In the past few months, 2,600 Google employees have signed a petition asking the company to do more about harassment--and to make HR investigations transparent, according to The Wall Street Journal.
It's one of the many changes going on at Google when it comes to employee communications. Google has encouraged dialogue unrelated to the workplace for years, and now it's not working out so well.
Last year, Google fired James Damore for expressing his views about how choice and biology may be the true driver for the lack of women in tech, saying that his views perpetuated gender stereotypes and violated the code of conduct.
But, not everyone at Google agreed with the decision. And, it seems, that there is very little at Google that everyone agrees on. Because the company encouraged message boards and the like to discuss non-work issues, they are dealing with trolls and hurt feelings and it's a big mess.
It was a nice idea--let's make the workplace your whole world, where you can bring your "whole self." But, as I've written before, that doesn't work out so well in practice. Google is finding it necessary to create clear policies about what constitutes harassment, including rules against doxxing--releasing personal information--as retaliation.

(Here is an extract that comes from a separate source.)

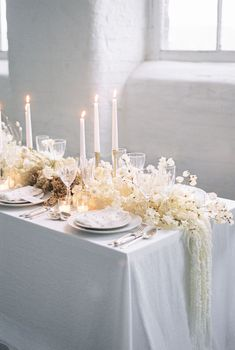 How Pearls and Dried Flowers are THE 2020 Wedding Trends - Reality Worlds Tactical Gear Dark Art Relationship Goals Wedding Table Flowers, Wedding Table Settings, Wedding Reception Decorations, Flower Bouquet Wedding, Floral Wedding, Wedding Dried Flowers, Neutral Wedding Decor, Modern Wedding Flowers, Wedding Flower Arrangements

While this is a good idea--employees shouldn't be attempting to punish each other for political and other views that someone finds offensive--the fact that Google reached this level indicates an overall culture problem.
Google has long been praised for innovative practices and former Head of People Operations, Lazlo Bock, received praise in many circles. But, perhaps some of that praise was too early--when you have a culture that has employees trolling and doxxing each other, perhaps there is an HR problem.
The solution is to focus on work and tell people to find their social life elsewhere. But that requires people to leave the office. Bock claimed that the reason for all the on-campus perks was to increase conversations and innovation, it also kept people on campus. It's difficult to build relationships with people outside of work when you're never gone. As a result, you need your co-workers to meet all your needs, including your need to discuss politics. Which, as anyone could guess, can be a disaster.
Google needs to get back to work, shut down the non-work related boards, and make sure people gain outside social lives. You know, like a traditional business. Turns out those stodgy old fogies were on to something.